DIRECTIVE =
Copy every one of the entries below word for word, keeping each line and its spacing unchanged.

SUPPLIED INFORMATION =

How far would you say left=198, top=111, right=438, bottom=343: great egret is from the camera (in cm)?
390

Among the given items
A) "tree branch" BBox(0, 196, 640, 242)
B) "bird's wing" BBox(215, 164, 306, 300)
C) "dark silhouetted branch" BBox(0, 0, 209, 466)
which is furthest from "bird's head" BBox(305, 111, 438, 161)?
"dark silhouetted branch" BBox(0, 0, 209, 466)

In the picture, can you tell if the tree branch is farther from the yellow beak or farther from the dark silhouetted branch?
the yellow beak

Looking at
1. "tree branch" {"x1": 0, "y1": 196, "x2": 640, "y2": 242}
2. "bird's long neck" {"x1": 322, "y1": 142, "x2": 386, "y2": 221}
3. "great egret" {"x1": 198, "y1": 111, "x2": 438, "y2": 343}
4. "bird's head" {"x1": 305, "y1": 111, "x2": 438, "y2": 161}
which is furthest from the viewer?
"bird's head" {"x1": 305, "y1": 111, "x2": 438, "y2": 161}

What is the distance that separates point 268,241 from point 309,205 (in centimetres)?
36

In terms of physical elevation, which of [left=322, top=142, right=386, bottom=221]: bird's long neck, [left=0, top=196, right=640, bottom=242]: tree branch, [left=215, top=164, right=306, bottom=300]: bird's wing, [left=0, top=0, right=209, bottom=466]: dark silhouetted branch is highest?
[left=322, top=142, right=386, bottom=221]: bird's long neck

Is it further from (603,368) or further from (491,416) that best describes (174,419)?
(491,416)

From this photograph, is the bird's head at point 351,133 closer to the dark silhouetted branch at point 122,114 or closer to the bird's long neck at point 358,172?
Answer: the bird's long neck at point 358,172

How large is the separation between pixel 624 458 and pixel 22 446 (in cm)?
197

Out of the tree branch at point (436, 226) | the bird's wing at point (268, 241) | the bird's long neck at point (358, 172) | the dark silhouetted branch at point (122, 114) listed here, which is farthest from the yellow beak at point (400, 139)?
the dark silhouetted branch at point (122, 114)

RESULT BELOW =
How far would you say left=198, top=111, right=438, bottom=343: great egret is from the camera (in cm)?
390

Among the given items
A) "tree branch" BBox(0, 196, 640, 242)
B) "bird's wing" BBox(215, 164, 306, 300)
C) "dark silhouetted branch" BBox(0, 0, 209, 466)
which is furthest from "bird's head" BBox(305, 111, 438, 161)?
"dark silhouetted branch" BBox(0, 0, 209, 466)

In the picture, can you tell if the tree branch is farther from the yellow beak or farther from the dark silhouetted branch?
the yellow beak

Looking at
1. "tree branch" {"x1": 0, "y1": 196, "x2": 640, "y2": 242}
2. "bird's long neck" {"x1": 322, "y1": 142, "x2": 386, "y2": 221}
3. "great egret" {"x1": 198, "y1": 111, "x2": 438, "y2": 343}
4. "bird's head" {"x1": 305, "y1": 111, "x2": 438, "y2": 161}
which is furthest from the viewer?
"bird's head" {"x1": 305, "y1": 111, "x2": 438, "y2": 161}

What is the distance that separates point 268,241 from point 309,205 (in centimetres)?
36

In terms of physical elevation, which of [left=322, top=142, right=386, bottom=221]: bird's long neck, [left=0, top=196, right=640, bottom=242]: tree branch, [left=215, top=164, right=306, bottom=300]: bird's wing, [left=0, top=0, right=209, bottom=466]: dark silhouetted branch is highest?
[left=322, top=142, right=386, bottom=221]: bird's long neck

Is it further from (603,368) or further from (491,416) that best describes (174,419)?
(491,416)

From this photograph, is the bird's head at point 351,133 closer to the dark silhouetted branch at point 122,114 or closer to the bird's long neck at point 358,172?
Answer: the bird's long neck at point 358,172

How large is the separation between pixel 624 458 and pixel 22 446 (in cm)?
197

Out of the tree branch at point (436, 226) | the bird's wing at point (268, 241) | the bird's long neck at point (358, 172) | the dark silhouetted branch at point (122, 114) listed here, which is farthest from the yellow beak at point (400, 139)?
the dark silhouetted branch at point (122, 114)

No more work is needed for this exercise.